> _Exercise_
Within the entries below, find the portion that opens with the line containing "people are saying" and closes with the line containing "Dive into the". Retype that portion exactly and only.

> _Record set_
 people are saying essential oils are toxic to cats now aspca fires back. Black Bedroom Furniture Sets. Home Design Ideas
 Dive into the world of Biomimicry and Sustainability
* * *
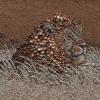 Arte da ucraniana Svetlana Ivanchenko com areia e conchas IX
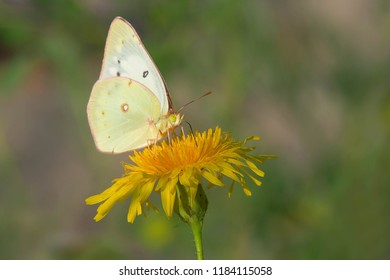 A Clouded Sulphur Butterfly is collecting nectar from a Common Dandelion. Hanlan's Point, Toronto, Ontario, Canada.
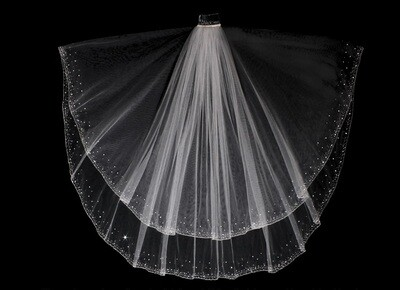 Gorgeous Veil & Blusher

> _Response area_
 people are saying essential oils are toxic to cats now aspca fires back. Black Bedroom Furniture Sets. Home Design Ideas
 Dive into the world of Biomimicry and Sustainability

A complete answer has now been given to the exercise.